本文介绍了一道经典的算法题目“CatchThatCow”的解题思路。该题要求在一个数轴上,通过移动和瞬移操作从起点N到达目标点K,并求出所需的最短时间。文章详细介绍了使用广度优先搜索(BFS)算法来解决这一问题的方法。
Catch That Cow
Time Limit: 2000MS Memory Limit: 65536K
Total Submissions: 63977 Accepted: 20085
Description
Farmer John has been informed of the location of a fugitive cow and wants to catch her immediately. He starts at a point N (0 ≤ N ≤ 100,000) on a number line and the cow is at a point K (0 ≤ K ≤ 100,000) on the same number line. Farmer John has two modes of transportation: walking and teleporting.
- Walking: FJ can move from any point X to the points X - 1 or X + 1 in a single minute
- Teleporting: FJ can move from any point X to the point 2 × X in a single minute.
If the cow, unaware of its pursuit, does not move at all, how long does it take for Farmer John to retrieve it?
Input
Line 1: Two space-separated integers: N and K
Output
Line 1: The least amount of time, in minutes, it takes for Farmer John to catch the fugitive cow.
------------------------------------------------------------
## 练习
请照录上文关于“Catch That Cow”题目的内容,从“Catch That Cow”起,到“the fugitive cow.”止,含这几个字在内。
------------------------------------------------------------
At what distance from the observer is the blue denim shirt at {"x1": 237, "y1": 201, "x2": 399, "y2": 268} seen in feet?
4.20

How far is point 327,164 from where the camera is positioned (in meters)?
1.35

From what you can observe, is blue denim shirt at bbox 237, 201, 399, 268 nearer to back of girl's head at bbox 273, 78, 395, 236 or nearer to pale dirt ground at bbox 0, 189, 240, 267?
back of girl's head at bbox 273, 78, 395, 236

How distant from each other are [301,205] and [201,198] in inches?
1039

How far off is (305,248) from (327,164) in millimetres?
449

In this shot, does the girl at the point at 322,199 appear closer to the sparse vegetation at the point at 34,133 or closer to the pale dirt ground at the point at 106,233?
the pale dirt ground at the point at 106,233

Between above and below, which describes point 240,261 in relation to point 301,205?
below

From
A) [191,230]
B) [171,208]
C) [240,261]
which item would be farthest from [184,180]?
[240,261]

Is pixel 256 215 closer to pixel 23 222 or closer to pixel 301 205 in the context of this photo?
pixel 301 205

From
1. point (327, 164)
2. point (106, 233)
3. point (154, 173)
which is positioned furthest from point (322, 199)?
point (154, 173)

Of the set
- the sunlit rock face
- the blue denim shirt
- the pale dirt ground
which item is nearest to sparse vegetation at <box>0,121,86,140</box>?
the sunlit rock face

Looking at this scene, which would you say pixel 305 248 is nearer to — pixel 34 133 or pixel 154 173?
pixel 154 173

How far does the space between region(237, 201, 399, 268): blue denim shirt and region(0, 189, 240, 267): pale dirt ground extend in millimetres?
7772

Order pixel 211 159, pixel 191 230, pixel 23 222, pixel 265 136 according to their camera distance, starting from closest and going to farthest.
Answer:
------------------------------------------------------------
## 本题答案
Catch That Cow
Time Limit: 2000MS Memory Limit: 65536K
Total Submissions: 63977 Accepted: 20085
Description
Farmer John has been informed of the location of a fugitive cow and wants to catch her immediately. He starts at a point N (0 ≤ N ≤ 100,000) on a number line and the cow is at a point K (0 ≤ K ≤ 100,000) on the same number line. Farmer John has two modes of transportation: walking and teleporting.
- Walking: FJ can move from any point X to the points X - 1 or X + 1 in a single minute
- Teleporting: FJ can move from any point X to the point 2 × X in a single minute.
If the cow, unaware of its pursuit, does not move at all, how long does it take for Farmer John to retrieve it?
Input
Line 1: Two space-separated integers: N and K
Output
Line 1: The least amount of time, in minutes, it takes for Farmer John to catch the fugitive cow.